Galba (3 BC–69 AD) Rome

Son of a hunchback, Servius Sulpicius Galba had a lifelong sexual predilection for markedly older men and, as Emperor of Rome, it was a curious preference he could well afford to indulge. He had ample opportunity but before he could run though more than a handful of elderly toyboys, he was caught in the toils of the constantly broiling soap opera that was the game of the imperial succession, and he was murdered and replaced on the throne by the ever-scheming Otho, protégé of one of his former lovers.

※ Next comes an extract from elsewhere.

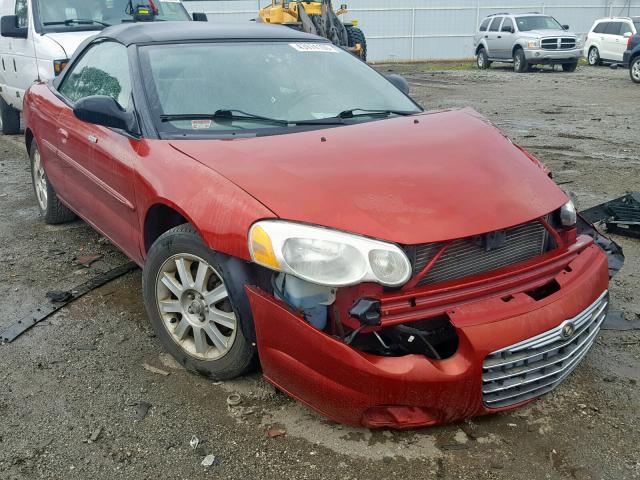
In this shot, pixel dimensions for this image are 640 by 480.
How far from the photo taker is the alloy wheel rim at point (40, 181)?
17.2ft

Juan Vicente Gomez (1864–1933) Venezuela

An indigene from the mountains of Venezuela, Gomez began life inauspiciously as a barely literate cowboy living on a ranch in the Andes region. In manhood, he rapidly grew in stature, exchanging the role of a regional strongman for the occupancy of the presidential palace. Never married, he sired close to 100 children. He was called “The Catfish” on account of the resemblance of the stringy tips of his moustache to the barbels of the aforementioned aquatic animal. He ran Venezuela as a personal playpen; suspending congress and adopting extraconstitutional powers, he built up the country and made a fortune in the process. A fierce chieftain who ruled with an iron fist, he kept rivals and enemies in a perpetual state of fear. There were spontaneous outbreaks of jubilation in the streets upon the announcement of his death.

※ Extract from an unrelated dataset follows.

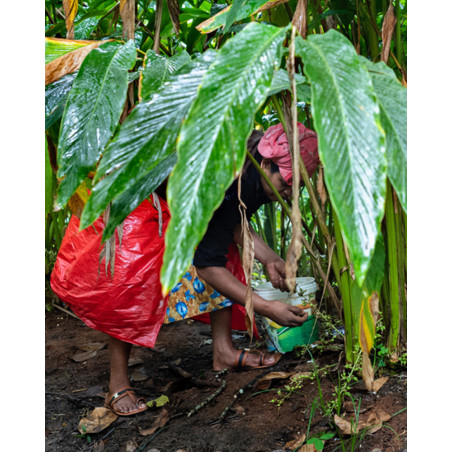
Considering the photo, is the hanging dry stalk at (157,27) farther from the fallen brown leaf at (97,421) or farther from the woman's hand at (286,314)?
the fallen brown leaf at (97,421)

Sargon (2340 BC–2305 BC) Akkad

One of the earliest empire builders in recorded history. Sargon was a mighty conqueror who projected his dominion in the Mesopotamian region over an unprecedented extent. He ferried booty on barges, led captive monarchs in dog collars, commanded his soldiers to cleanse their swords in the sea to prove the geographical reach of his empire, and, according to ancient records, marched on cities and left them in a heap of ruins “so that there was not left even so much as a perch for a bird.”

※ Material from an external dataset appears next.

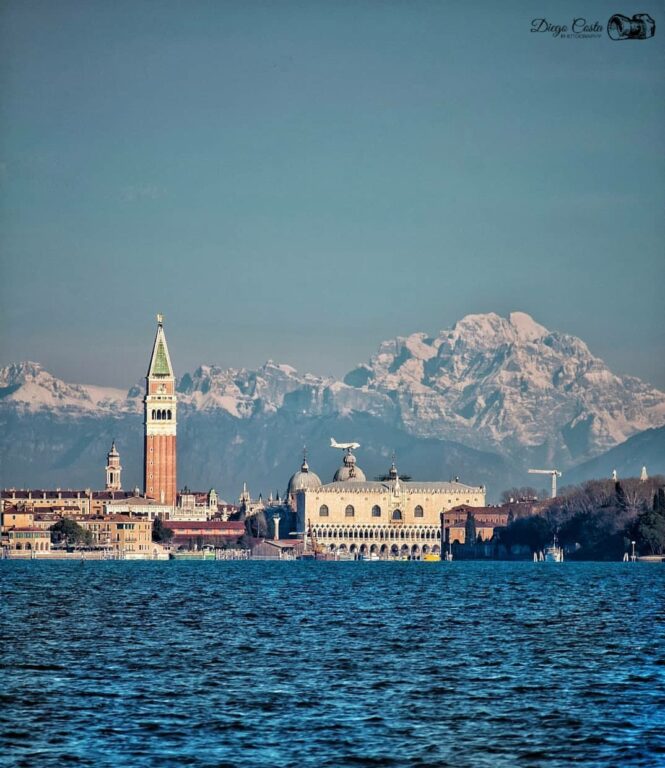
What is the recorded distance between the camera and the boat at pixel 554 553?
182 metres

Ali Soilih (1937–1978) Comoros

Hired a French mercenary to help him overthrow the Comorian President so he could take his place. Having succeeded in this endeavor, he immediately set about implementing reforms. He abolished the Anda, or Grand Wedding, along with traditional funerary rituals which were adjudged overly opulent. He lowered the voting age to fourteen and elevated teenagers to positions of authority, legalized the use of cannabis, and did away with the compulsory use of the veil by women. Soilih created the Moissy, a young revolutionary militia trained by Tanzanian military advisers. Patterned after Mao Tse-tung’s Red Guards, their modus operandi was similar to that of their Chinese counterparts. Moissy units terrorized villages and specialized in violent attacks against conservative elders, formerly revered old men. The teenage Moissy were perceived as a repressive political police, and their intimidation tactics and unpredictable behavior sparked widespread resentment among the general population. Humiliation of Comorians at the hands of the Moissy deeply alienated and sharply offended the traditional leaders of the Comoros who resented the erosion of their authority and the subversion of age-old traditions. Soilih appointed a fifteen-year-old boy to run the police department, torched government records, and, when a witch doctor told him he would be killed by a white man with a black dog, destroyed every black dog on the island. Burgeoning dissatisfaction spawned repeated coup attempts against the regime. In 1978, Soilih was unseated by a European mercenary team having only fifty participants. Colonel Bob Denard, the leader of the assault, landed quietly at night and proceeded to the palace to find Soilih in bed with three girls watching a pornographic movie. He shot him, and the next morning drove through the town with Soilih’s body draped over the hood of his Jeep. Denard also had with him a black German shepherd dog.

Xerxes (519 BC–465 BC) Persia

King Xerxes of Persia, halting at the seashore in the presence of his entourage and an entire army, instructed his soldiers to horsewhip the obstreperous ocean because it made too much noise.